The Richness of Life party's complaint against national broadcaster ERR has been rejected by the office of the Chancellor of Justice.
The party had filed the complaint after ERR broadcasting rules meant it was ineligible for automatic inclusion in a series of pre-election televised debates. The regulations stated that only parties running the maximum 125 candidates at the general election, ie. a full list of candidates in every district, would appear on the broadcasts. Richness of Life is running candidates in all 12 districts, but on average only around three candidates per district.
Richness of Life challenged the requirement as discriminatory, but the regulations were not found by the chancellor of justice's office to be in breach of the Estonian constitution.
This is not the first time ERR has faced a challenge, when it comes to its election coverage, though not always at the justice chancellor's office. This time the justice office asked ERR for an explanation of the regulations.
Chancellor's office found ERR regulations satisfactory
ERR in turn justified the distinction, between parties who met the 125-candidate criterion and those who did not, with reference to the obligation to ensure journalistic content and accountability.
The chancellor or justice office wrote to Richness of Life, on finding ERR's explanation satisfactory, noting that it takes a holistic approach to the media in electoral broadcasts.
"The electoral debate regimen covers all television and radio channels as well as the web portal, thus the established procedure must be dealt with in its entirety, not just one confined to one channel or programme. Everyone concerned must be given the opportunity to present their views,'' the letter read, before noting that the party candidate restriction implemented by ERR is not a new thing, having already been in place ahead of the 2015 elections.
''Thus this is not the first such restriction,'' the letter noted.
One issue which smaller parties such as Richness of Life, which was only formed in the latter part of 2018, is that, lacking state subsidies (which only elected parties receive) or a large income either in the form of membership fees or donations, individual candidates often have to stump up election deposits themselves.
Not the only small or under-funded party out there
''It is now doubt difficult for a party currently unrepresented in the Riigikogu or one which is newly formed to pay the maximum amount of deposits. However, in the current election, both new and currently unrepresented political parties have, despite a lack or even complete absence of state budget support, have submitted full candidate lists,'' the letter went on.
Another new party on the political scene, Estonia 200, is running a full list, as is the Green Party, which has no Riigikogu seats at present.
The chancellor of justice office also noted that even if ERR's board had amended its regulations green light Richness of Life for the TV broadcasts, this would have resulted in some justified dissatisfaction amongst those parties which had brought full lists of candidates and the related deposits, only to find an exception made after the fact.

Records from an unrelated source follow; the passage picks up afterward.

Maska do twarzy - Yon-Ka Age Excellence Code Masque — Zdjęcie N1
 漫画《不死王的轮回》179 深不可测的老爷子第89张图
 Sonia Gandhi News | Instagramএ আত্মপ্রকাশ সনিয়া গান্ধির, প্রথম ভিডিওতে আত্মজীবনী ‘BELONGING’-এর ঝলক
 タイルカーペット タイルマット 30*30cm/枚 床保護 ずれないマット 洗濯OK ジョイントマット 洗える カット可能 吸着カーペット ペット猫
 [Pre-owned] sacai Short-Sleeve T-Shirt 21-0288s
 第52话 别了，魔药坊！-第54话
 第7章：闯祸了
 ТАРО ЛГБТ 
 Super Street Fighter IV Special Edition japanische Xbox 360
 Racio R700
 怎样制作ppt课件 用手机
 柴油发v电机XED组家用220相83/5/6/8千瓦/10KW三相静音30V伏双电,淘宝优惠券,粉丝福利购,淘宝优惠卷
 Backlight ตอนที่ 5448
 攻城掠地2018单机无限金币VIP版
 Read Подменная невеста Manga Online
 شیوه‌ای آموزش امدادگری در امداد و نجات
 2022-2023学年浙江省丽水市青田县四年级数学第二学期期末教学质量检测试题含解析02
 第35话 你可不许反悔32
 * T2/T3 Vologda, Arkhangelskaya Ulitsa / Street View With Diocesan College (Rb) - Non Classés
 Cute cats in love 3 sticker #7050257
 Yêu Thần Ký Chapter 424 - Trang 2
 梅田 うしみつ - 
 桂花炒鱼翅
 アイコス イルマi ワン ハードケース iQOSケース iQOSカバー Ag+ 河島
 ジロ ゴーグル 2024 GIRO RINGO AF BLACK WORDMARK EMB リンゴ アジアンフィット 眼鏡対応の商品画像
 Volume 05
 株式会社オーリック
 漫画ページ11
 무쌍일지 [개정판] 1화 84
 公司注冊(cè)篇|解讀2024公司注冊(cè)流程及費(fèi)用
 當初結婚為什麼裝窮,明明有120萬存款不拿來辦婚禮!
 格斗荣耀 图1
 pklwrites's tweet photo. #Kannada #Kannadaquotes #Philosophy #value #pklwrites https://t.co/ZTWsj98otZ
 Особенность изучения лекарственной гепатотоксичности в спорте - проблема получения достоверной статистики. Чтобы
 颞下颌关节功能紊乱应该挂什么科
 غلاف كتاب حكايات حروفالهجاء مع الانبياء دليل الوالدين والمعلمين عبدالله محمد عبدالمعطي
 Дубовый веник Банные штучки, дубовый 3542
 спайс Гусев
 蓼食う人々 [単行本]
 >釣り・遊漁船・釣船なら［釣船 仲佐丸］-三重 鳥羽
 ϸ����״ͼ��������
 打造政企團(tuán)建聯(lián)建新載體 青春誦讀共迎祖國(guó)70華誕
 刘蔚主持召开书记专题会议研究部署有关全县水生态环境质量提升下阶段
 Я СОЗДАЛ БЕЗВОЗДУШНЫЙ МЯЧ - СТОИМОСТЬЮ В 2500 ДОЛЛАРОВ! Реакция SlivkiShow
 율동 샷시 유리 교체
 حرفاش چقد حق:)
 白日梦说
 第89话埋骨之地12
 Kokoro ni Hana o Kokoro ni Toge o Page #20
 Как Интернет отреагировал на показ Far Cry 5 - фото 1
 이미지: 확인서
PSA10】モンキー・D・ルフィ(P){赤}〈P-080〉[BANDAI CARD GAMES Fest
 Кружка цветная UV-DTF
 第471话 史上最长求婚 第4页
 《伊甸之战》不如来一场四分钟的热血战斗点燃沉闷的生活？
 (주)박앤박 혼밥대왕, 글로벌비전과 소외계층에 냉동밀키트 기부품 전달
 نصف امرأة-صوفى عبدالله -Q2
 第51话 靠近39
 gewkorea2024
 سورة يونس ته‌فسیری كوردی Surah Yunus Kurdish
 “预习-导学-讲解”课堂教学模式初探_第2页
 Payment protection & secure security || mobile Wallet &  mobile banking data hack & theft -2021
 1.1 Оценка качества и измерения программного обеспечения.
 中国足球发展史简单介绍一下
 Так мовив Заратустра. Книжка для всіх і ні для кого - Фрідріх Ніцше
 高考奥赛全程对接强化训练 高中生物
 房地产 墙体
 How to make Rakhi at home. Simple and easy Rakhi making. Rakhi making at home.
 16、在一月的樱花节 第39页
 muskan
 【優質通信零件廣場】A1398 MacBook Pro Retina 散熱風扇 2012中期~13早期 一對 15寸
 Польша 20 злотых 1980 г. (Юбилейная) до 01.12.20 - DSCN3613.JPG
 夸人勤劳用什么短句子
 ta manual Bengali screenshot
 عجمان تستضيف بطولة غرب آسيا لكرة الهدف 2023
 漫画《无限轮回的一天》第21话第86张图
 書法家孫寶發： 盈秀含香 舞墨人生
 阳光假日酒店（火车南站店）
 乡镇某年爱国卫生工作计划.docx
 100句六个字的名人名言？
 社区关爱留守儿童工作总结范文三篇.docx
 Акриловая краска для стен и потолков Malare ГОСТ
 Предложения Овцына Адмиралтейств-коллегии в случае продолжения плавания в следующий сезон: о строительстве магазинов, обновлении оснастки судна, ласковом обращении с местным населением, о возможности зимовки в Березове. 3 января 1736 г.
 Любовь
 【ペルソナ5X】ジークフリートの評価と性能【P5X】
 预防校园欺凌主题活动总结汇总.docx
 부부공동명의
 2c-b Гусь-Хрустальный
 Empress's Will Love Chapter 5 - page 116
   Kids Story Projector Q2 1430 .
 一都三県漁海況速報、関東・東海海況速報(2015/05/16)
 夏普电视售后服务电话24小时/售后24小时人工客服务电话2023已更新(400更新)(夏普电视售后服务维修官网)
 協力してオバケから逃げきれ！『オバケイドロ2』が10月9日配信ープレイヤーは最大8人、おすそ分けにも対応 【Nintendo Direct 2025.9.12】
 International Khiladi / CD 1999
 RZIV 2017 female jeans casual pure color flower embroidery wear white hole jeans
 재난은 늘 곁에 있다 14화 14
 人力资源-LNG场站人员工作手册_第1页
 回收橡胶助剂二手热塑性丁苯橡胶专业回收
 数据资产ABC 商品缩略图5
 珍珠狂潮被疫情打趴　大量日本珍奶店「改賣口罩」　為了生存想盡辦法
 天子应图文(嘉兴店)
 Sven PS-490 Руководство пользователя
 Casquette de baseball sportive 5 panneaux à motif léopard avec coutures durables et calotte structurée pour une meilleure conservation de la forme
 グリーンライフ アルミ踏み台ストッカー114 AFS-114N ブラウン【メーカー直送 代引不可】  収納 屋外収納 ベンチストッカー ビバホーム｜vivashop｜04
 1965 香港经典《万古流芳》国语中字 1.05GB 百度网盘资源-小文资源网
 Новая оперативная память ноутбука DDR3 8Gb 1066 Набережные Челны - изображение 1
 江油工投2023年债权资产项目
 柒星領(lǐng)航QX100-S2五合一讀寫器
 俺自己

There will be a total of four 75-minute election debate specials, called Election studio, the first of which aired at 21.40 EET on Wednesday, 6 February. Richness of Life picketed ERR's TV house ahead of the broadcast.
The board regulations does not exempt Richness of Life, a party which polls around 1% of support in most opinion surveys, from other ERR broadcasts or items. Within the week or so preceding the time of writing, Richness of Life candidates had been invited to an ERR-hosted all-woman English language debate (which it did not provide anyone for), a similar debate organised by the American Chamber of Commerce (AmCham) and live-streamed by ERR at the Tallinn Hilton Park Hotel, replete with buffet lunch and a panel including a former prime minister (which the party did send a candidate to), a Vikerradio interview with Arp Müller, and a lengthy English-language interview with founder member Artur Talvik.
Artur Talvik's father, Mati, was a veteran ETV journalist, whose funeral service was held at the TV House in late summer 2018.